At 9:04 am on 11 December the unidentified man travelled by London Underground train from Ealing Broadway station to Euston station in London and then to Manchester Piccadilly. He walked to the moor on the afternoon of 11 December, from Greenfield, where he made enquiries at the Clarence pub about walking to Wimberry Stones. He was seen alive shortly after sunset (3:59 pm), by two Royal Society for the Protection of Birds staff, near the site at which his body was found the following day.

Wimberry Stones is a rock feature known locally as "Indian's Head" overlooking the reservoir. It was the site of a fatal aeroplane crash in 1949. Investigating detectives surmised the man may have been Stephen Evans, a survivor of the crash, but it was discounted after the BBC worked out, based on the 1949 report and the police statement, that he worked at the London School of Hygiene and Tropical Medicine and contacted him. He then contacted Greater Manchester Police to confirm he was still alive.

==Identification and following investigation==

In January 2017 the body was identified as 67-year-old David Lytton, a former resident of London, who had flown into Heathrow Airport from Lahore in Pakistan on 10 December 2015. He was identified from photographs from a passenger list and images from CCTV in London. Greater Manchester Police confirmed his identity using DNA matching, characterising him as "a bit of a loner" who "liked his own company". Several witnesses subsequently described Lytton as living a minimalist lifestyle and reinforced the impression that he enjoyed living alone and keeping to himself. His brother, Jeremy Lawton, said that Lytton had meticulously "compartmentalised" his life in a way that his friends and family would not interact. Similarly, Salim Aktar, a close friend of Lytton for more than 30 years, did not know that Lytton had a girlfriend, Maureen Toogood.
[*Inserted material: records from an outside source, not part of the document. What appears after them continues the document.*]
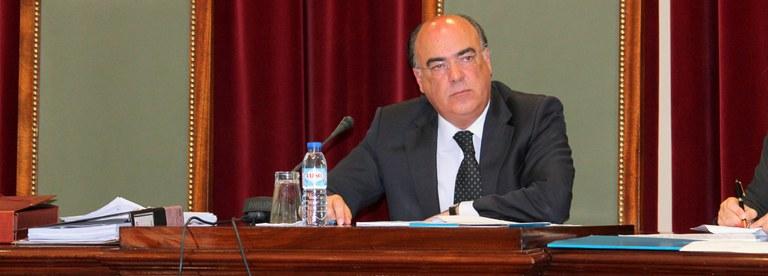 Município aprova transferência de quase cinco milhões para as freguesias
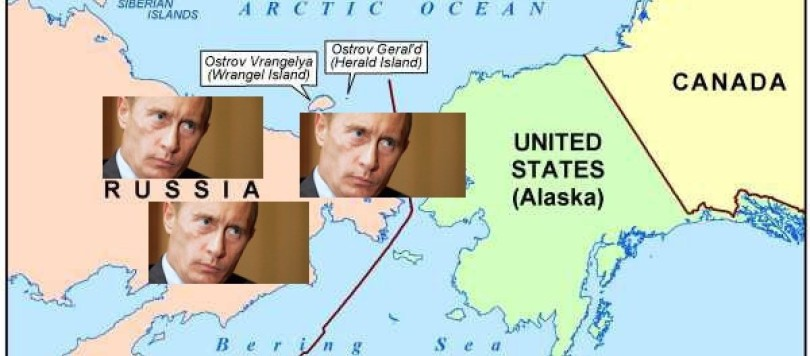 putin-approves-of-alaskas-recent-wh-petition-e1395853116846
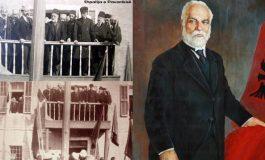TELEGAMI AUSTRIAK PREJ 7 FAQESH/ Si u shpall pavarësia në Vlorë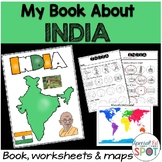 Countries of the World: My Book About INDIA * SPECIAL EDUCATION*
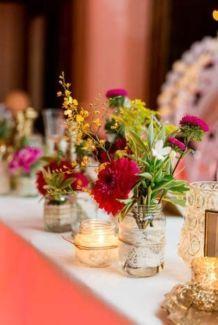 Sydney Events Florist Wedding Venues Gumtree Australia The Hills District Castle Hill 1054377955 Wedding Venues Florist Wedding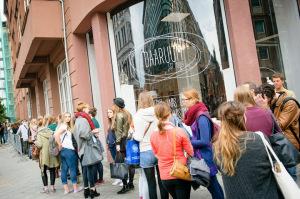 Mehr als 1.500 Fans kamen zu dem Popup-Store in Berlin-Mitte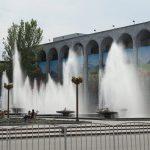До 32 градусов жары — прогноз погоды по Кыргызстану на 9 мая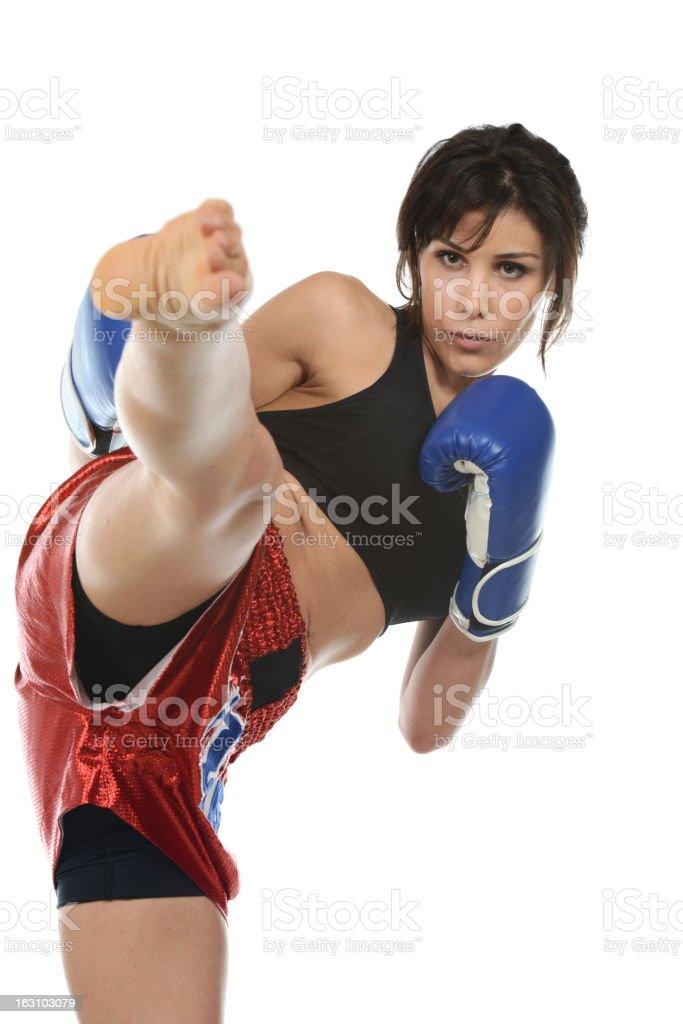 Muay Thai balance stock photo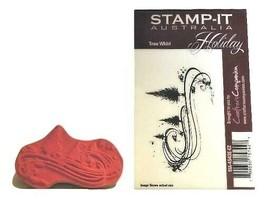 Stamp-It Australia Tree Whirl Stamp image 1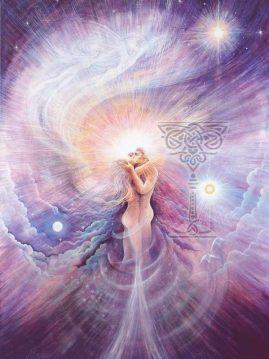 Ecstasy by Pamela Matthews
Lytton had lived in Streatham, south London, from the 1980s until he moved to Pakistan in 2006. Former neighbours said he was a croupier who had once worked as a train driver for London Underground and after being made redundant from the casino had taken in lodgers, one of whom was of Pakistani appearance. The article reproduced personal information from Lytton's passport, showing a London birthplace and a birth date of 21 April 1948. The passport was issued on 8 September 2006 and would expire on 8 September 2016. The article reported that Lytton had arrived in Lahore on 6 October 2006, leaving almost six months later for Dubai. He returned to Lahore after four days, on 31 March 2007. The following November he left again, but there was no record of his returning.

Further details emerged in articles in The Guardian during February 2017. On 4 February, it was reported that Lytton's long-term girlfriend, Maureen Toogood, also from Streatham, had helped him through bouts of depression. He had a brother and he changed his surname following a family feud. (His change of name explained previous reports that no one named David Lytton had been born in London on 21 April 1948.) On 9 February The Guardian gave his former name as David Lautenberg and revealed that he had family living in England, including a brother living in North London. His parents were also identified as Sylvia and Hyman Lautenberg. Sylvia Lautenberg's family was of Jewish descent, had emigrated from Poland to England in about 1901, and had lived in or near East London. The family changed their name to Lawton in 1969.

In March 2017 the BBC reported additional details, many of them taken from interviews with Maureen Toogood and various sources in the London area, as well as Pakistan. According to the BBC, Lytton and Toogood met in 1968 when Lytton worked as a croupier in Mayfair. He had recently left Leeds University where he had studied psychology and sociology but did not graduate. He held different jobs later on and his last employment in London was as a train driver for London Underground. Lytton and Toogood became a couple and conceived a child but Toogood had a miscarriage which Lytton did not take well. They separated at some point and Toogood married someone else, but they stayed in touch, and Toogood visited Lytton regularly and helped around the house. According to her, Lytton was interested in religions, including Islam and Buddhism. In 2006 he sold his house, without telling Toogood. When he had suddenly left Toogood suspected he had gone to the United States, but he had in fact relocated to Hassan Town, a neighbourhood in Lahore, Pakistan. There he led a secluded life but was in regular contact with neighbours, whom he told he had converted to Islam in 1996, a statement police did not confirm. When he returned to London on 10 December 2015 he was received by a friend at the airport and who told the police Lytton planned to spend some time travelling around.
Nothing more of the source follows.